▼
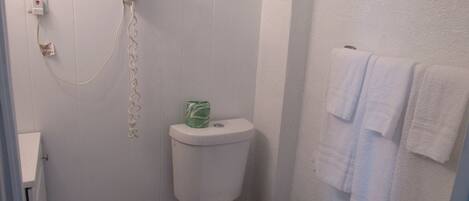 A bathroom with a toilet, a hairdryer on the wall, and a towel rack with towels.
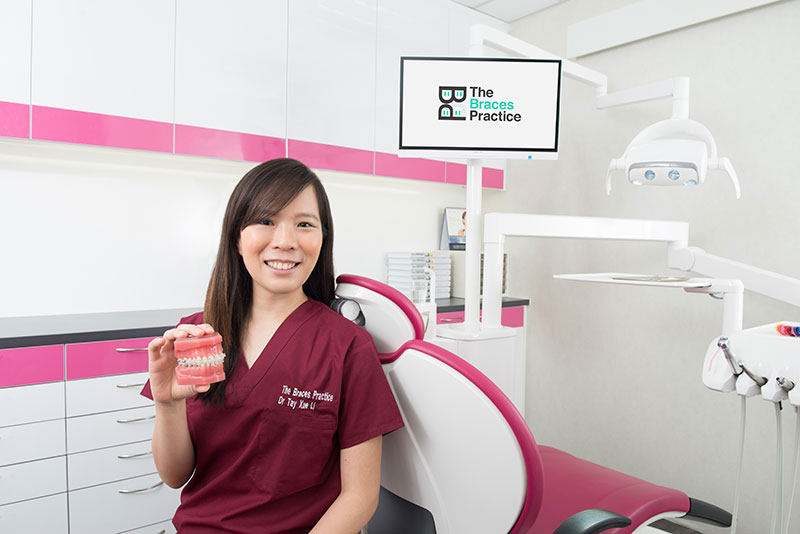 Dr Tay Xue Li Holding Dental Teeth Model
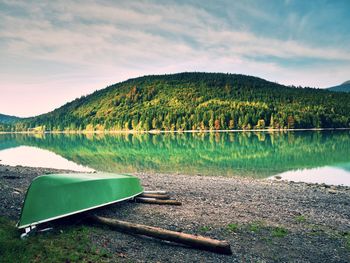 Abandoned fishing paddle boat on bank of alps lake. morning lake glowing by sunlight.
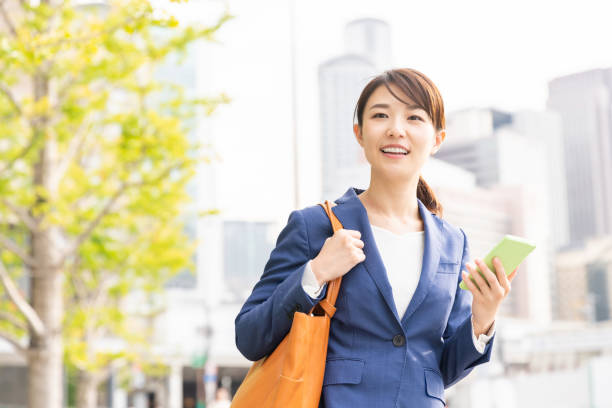 istock asian woman who see a smart phone 1211248164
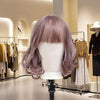 Wood Mannequin Head Wig Display Stand showcasing a stylish purple wig in a boutique setting.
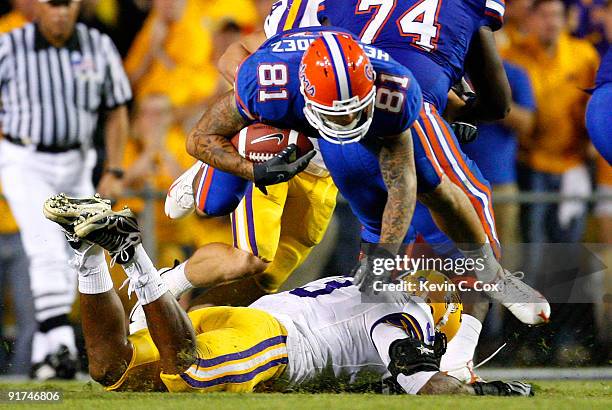 Aaron Hernandez of the Florida Gators leaps over top of Chad Jones of the Louisiana State University Tigers at Tiger Stadium on October 10, 2009 in...
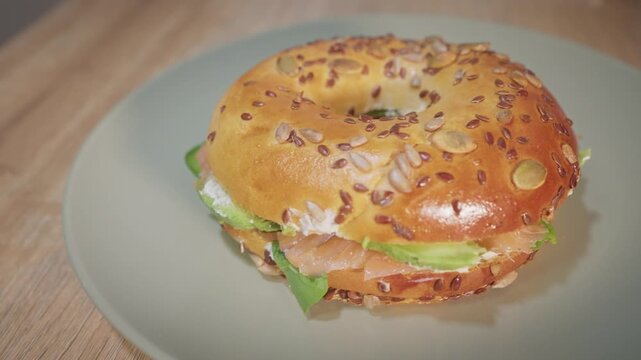 Close up of a salmon and avocado bagel spinning on a plate
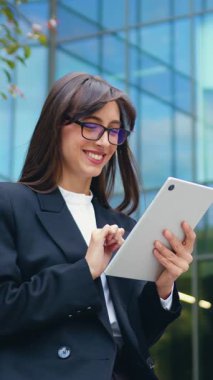 Resmi giyinmiş genç bir iş kadını modern bir ofis binasının önündeki bankta oturuyor, tablet üzerinde çalışıyor ve bir müşteriye yapay zeka sohbet robotu kullanarak bir mesaj yazıyor.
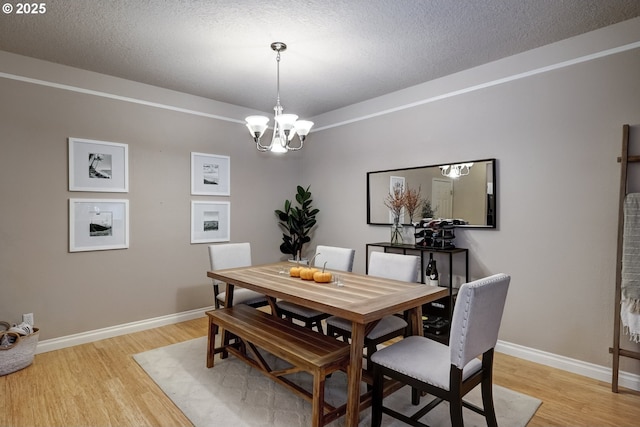 dining area featuring a notable chandelier, a textured ceiling, and light wood-type flooring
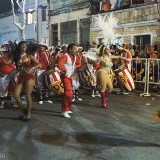 Carnival in Montevideo: another group with a grey haired El Escobillero (Broom Man) marching in front of two Vedettes and the drummers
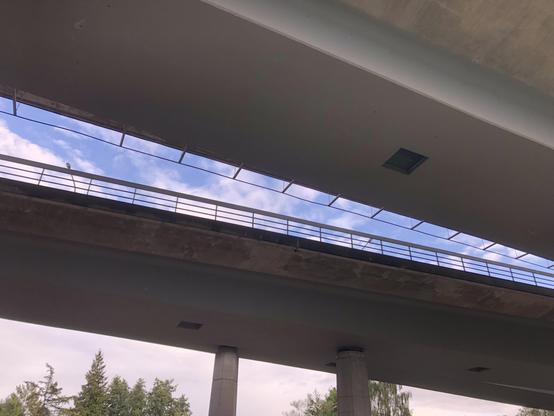 Unter nebeneinander verlaufenden Brücken nach oben fotografiert. Im Spalt zwischen den Straßen ist blauer Himmel.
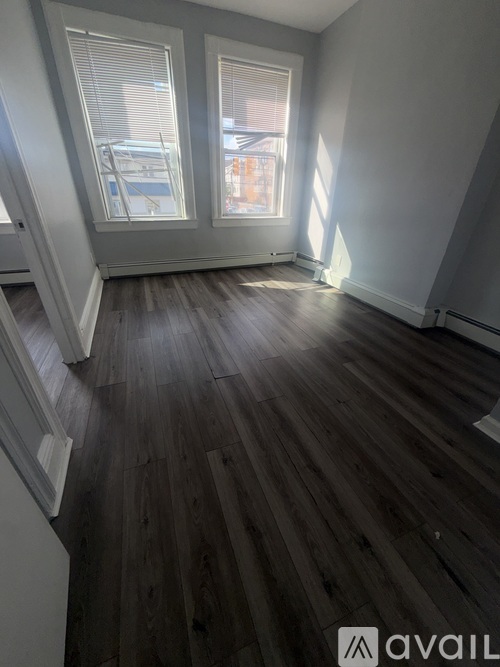 A room with wooden flooring and a window.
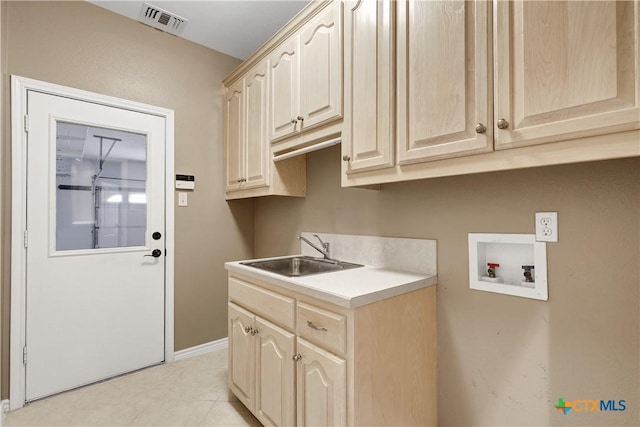 110 Agua Verde, Seguin, TX 78155 - washroom with washer hookup, cabinet space, baseboards, and light tile patterned floors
▲
§ **Instructions for the task**: Can you repeat every line of the material above word for word, leaving out the pictures?

§ **Solution to this problem**:
 A bathroom with a toilet, a hairdryer on the wall, and a towel rack with towels.
 Dr Tay Xue Li Holding Dental Teeth Model
 Abandoned fishing paddle boat on bank of alps lake. morning lake glowing by sunlight.
 istock asian woman who see a smart phone 1211248164
 Wood Mannequin Head Wig Display Stand showcasing a stylish purple wig in a boutique setting.
 Aaron Hernandez of the Florida Gators leaps over top of Chad Jones of the Louisiana State University Tigers at Tiger Stadium on October 10, 2009 in...
 Close up of a salmon and avocado bagel spinning on a plate
 Resmi giyinmiş genç bir iş kadını modern bir ofis binasının önündeki bankta oturuyor, tablet üzerinde çalışıyor ve bir müşteriye yapay zeka sohbet robotu kullanarak bir mesaj yazıyor.
 dining area featuring a notable chandelier, a textured ceiling, and light wood-type flooring
 Carnival in Montevideo: another group with a grey haired El Escobillero (Broom Man) marching in front of two Vedettes and the drummers
 Unter nebeneinander verlaufenden Brücken nach oben fotografiert. Im Spalt zwischen den Straßen ist blauer Himmel.
 A room with wooden flooring and a window.
 110 Agua Verde, Seguin, TX 78155 - washroom with washer hookup, cabinet space, baseboards, and light tile patterned floors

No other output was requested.